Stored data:
········

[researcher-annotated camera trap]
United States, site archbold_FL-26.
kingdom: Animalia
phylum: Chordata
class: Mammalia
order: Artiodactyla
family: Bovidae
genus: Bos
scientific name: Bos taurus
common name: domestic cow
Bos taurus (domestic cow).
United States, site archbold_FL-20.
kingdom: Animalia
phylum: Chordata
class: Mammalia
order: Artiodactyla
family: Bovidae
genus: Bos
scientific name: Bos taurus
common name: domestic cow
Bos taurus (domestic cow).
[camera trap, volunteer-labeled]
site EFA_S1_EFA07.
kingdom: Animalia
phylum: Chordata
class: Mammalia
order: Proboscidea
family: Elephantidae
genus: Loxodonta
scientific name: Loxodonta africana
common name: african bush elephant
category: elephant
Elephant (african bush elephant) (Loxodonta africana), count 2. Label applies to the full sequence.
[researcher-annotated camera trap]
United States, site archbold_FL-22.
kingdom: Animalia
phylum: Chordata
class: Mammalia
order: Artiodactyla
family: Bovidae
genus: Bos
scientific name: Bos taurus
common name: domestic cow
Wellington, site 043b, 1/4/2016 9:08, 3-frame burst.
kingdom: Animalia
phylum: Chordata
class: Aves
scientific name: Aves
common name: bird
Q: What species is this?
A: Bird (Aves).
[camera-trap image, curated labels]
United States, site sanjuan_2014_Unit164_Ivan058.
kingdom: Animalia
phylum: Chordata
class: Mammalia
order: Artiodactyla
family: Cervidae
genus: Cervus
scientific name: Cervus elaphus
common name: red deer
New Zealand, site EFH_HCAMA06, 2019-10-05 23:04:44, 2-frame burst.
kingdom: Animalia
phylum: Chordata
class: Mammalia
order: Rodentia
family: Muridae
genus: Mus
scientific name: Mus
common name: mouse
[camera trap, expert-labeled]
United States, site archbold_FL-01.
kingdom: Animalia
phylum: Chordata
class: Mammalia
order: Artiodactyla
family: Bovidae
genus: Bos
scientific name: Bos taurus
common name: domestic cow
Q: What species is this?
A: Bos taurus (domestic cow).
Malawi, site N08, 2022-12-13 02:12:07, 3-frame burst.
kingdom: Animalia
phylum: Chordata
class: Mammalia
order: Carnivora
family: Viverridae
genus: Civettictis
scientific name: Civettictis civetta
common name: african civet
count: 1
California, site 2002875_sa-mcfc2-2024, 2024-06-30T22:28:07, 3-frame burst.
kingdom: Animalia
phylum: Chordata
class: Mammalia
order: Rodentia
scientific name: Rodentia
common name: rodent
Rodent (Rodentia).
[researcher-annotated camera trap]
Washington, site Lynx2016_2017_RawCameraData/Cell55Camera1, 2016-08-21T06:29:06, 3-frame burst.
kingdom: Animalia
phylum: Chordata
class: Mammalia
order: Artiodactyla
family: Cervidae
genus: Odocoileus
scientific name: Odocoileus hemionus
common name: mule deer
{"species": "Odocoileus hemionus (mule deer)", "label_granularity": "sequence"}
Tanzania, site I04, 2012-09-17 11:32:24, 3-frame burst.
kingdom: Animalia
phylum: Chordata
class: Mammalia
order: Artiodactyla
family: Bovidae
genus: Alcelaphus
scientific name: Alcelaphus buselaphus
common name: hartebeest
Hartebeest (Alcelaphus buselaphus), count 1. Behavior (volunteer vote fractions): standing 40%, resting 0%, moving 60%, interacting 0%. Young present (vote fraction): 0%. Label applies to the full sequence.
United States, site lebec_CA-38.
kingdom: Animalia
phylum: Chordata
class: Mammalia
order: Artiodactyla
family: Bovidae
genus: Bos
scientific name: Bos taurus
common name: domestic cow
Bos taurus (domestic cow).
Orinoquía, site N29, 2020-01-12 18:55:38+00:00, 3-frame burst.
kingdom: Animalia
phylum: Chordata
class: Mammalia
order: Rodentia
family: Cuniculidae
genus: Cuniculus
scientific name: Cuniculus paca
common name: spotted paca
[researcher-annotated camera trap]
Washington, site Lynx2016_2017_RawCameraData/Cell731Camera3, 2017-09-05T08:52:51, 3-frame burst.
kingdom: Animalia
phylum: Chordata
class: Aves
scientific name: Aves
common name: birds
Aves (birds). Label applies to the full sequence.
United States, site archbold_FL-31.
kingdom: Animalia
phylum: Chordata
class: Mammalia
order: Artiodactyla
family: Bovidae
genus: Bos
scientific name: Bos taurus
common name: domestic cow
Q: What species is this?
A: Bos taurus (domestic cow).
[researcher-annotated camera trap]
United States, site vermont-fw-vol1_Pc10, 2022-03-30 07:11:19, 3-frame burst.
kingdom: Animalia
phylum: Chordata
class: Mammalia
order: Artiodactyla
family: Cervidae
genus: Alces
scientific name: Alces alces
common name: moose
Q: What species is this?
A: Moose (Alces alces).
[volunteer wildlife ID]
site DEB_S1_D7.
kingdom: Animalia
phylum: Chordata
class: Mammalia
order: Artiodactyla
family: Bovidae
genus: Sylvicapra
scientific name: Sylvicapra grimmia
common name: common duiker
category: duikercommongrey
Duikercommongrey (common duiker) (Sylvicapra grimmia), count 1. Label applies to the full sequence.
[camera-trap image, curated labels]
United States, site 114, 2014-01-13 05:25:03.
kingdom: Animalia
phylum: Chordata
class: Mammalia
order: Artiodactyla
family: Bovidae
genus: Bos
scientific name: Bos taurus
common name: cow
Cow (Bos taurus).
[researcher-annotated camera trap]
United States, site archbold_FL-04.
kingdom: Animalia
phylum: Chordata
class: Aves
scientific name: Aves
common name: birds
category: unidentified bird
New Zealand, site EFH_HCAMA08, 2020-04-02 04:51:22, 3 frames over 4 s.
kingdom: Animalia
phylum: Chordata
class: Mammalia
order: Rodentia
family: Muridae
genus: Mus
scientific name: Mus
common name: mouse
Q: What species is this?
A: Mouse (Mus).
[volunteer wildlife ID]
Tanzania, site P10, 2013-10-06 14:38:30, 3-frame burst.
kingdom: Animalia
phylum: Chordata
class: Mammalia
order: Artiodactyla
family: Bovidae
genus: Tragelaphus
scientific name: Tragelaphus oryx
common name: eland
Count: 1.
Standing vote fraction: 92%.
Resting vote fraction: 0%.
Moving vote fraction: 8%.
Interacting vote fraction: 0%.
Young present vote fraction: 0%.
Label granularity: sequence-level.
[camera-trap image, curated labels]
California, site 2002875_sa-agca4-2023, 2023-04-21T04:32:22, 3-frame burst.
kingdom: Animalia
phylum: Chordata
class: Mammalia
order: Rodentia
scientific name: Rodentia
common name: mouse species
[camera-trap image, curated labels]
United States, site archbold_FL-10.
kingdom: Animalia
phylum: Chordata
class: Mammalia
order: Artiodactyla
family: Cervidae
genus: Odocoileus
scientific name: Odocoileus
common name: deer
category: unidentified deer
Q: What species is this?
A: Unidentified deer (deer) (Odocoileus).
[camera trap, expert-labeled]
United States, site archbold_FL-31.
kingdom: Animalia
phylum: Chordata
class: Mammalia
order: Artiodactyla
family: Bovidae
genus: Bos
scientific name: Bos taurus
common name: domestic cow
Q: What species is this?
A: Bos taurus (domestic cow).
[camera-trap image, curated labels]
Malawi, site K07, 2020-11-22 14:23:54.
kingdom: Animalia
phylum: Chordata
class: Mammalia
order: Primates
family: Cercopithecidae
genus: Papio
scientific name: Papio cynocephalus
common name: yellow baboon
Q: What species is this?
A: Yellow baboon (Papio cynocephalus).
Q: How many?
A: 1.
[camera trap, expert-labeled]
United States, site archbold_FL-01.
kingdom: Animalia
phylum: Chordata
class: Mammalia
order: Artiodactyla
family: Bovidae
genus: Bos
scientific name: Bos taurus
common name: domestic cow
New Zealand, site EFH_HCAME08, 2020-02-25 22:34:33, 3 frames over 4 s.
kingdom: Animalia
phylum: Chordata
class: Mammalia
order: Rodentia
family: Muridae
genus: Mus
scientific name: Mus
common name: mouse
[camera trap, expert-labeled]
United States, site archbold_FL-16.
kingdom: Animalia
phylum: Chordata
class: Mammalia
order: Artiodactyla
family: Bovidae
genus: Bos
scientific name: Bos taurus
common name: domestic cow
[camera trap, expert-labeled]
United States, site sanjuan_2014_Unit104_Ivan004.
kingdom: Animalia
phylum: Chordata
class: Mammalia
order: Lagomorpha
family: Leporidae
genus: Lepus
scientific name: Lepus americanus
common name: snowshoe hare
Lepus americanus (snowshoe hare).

········

**Exercise**
The required answer is each line of the entries containing the string "California".

**Task response**
California, site 2002875_sa-mcfc2-2024, 2024-06-30T22:28:07, 3-frame burst.
California, site 2002875_sa-agca4-2023, 2023-04-21T04:32:22, 3-frame burst.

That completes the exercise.